WHAT IS REQUIRED: In the copy, include no images. Reproduce the entries exactly.

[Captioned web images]
----------------------------------------

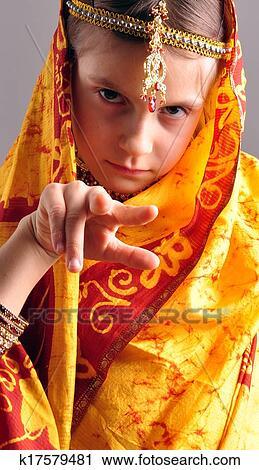 3da43a95 Portrett, av, ei, liten pike, inn, tradisjonelle, indisk, klær, sari, og,  jeweleries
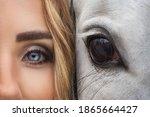 Eyes og girl and horse close up ...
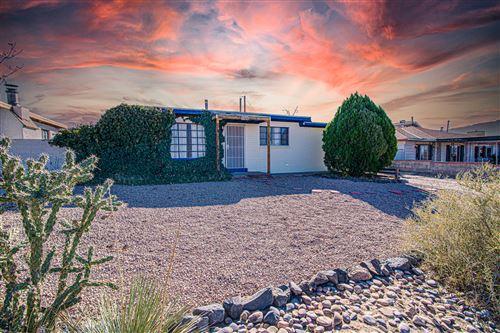 Photo of 1304 SPENCE Avenue SE, Albuquerque, NM 87106 (MLS # 980644)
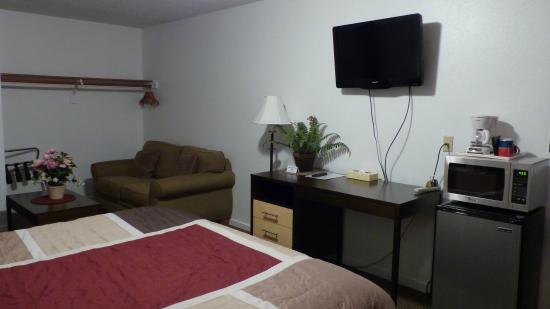 Motel West Bend: Room 1 - notice missing desk chair.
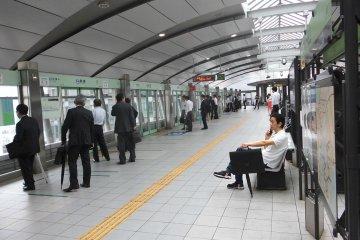 <p>บริเวณสถานีรอรถไฟ</p>
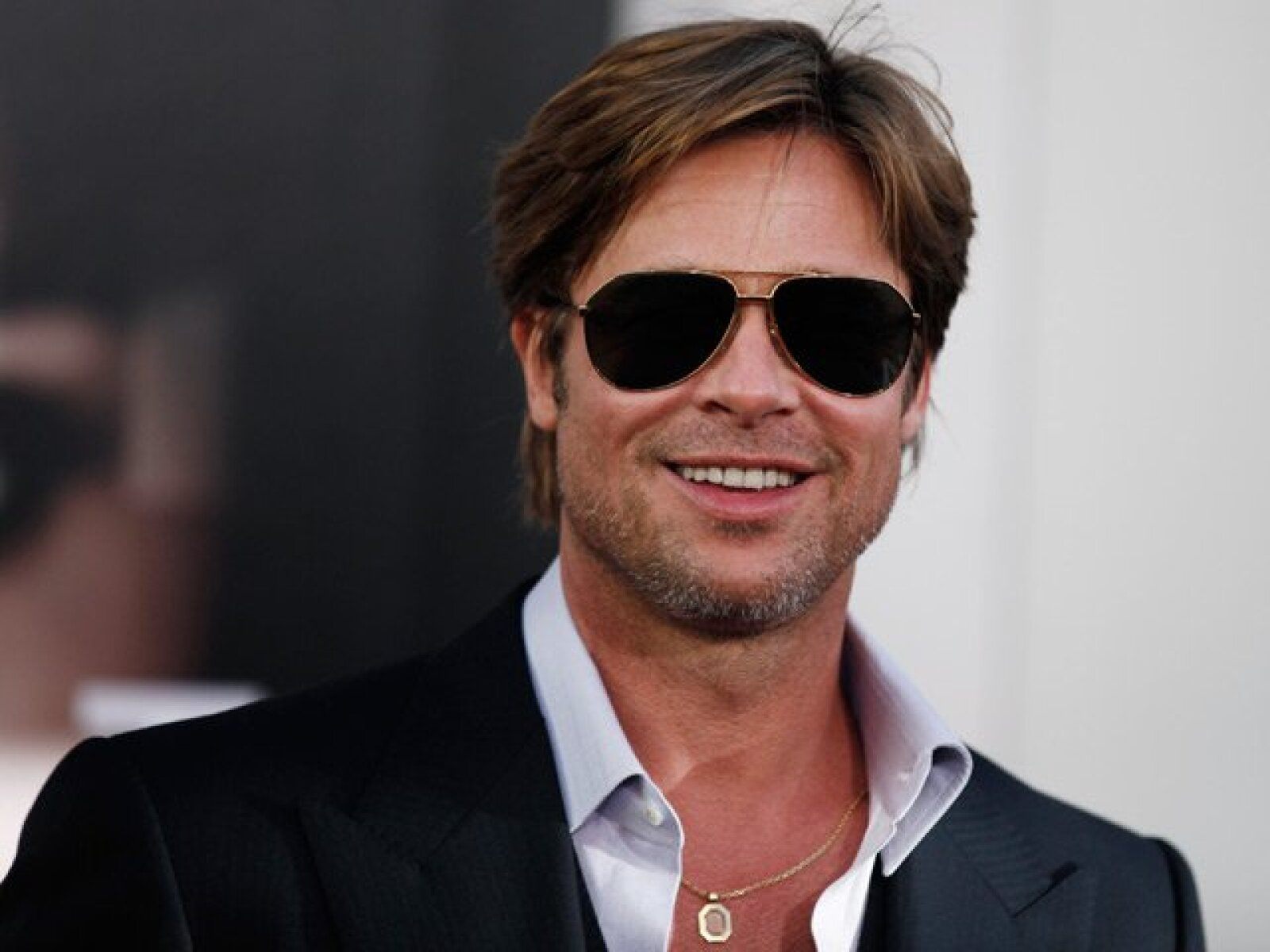 Brad Pitt. El guapo actor de Hollywood estaba estudiando Diseño Gráfico y Periodismo.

----------------------------------------

TASK RESULT:
 3da43a95 Portrett, av, ei, liten pike, inn, tradisjonelle, indisk, klær, sari, og,  jeweleries
 Eyes og girl and horse close up ...
 Photo of 1304 SPENCE Avenue SE, Albuquerque, NM 87106 (MLS # 980644)
 Motel West Bend: Room 1 - notice missing desk chair.
 <p>บริเวณสถานีรอรถไฟ</p>
 Brad Pitt. El guapo actor de Hollywood estaba estudiando Diseño Gráfico y Periodismo.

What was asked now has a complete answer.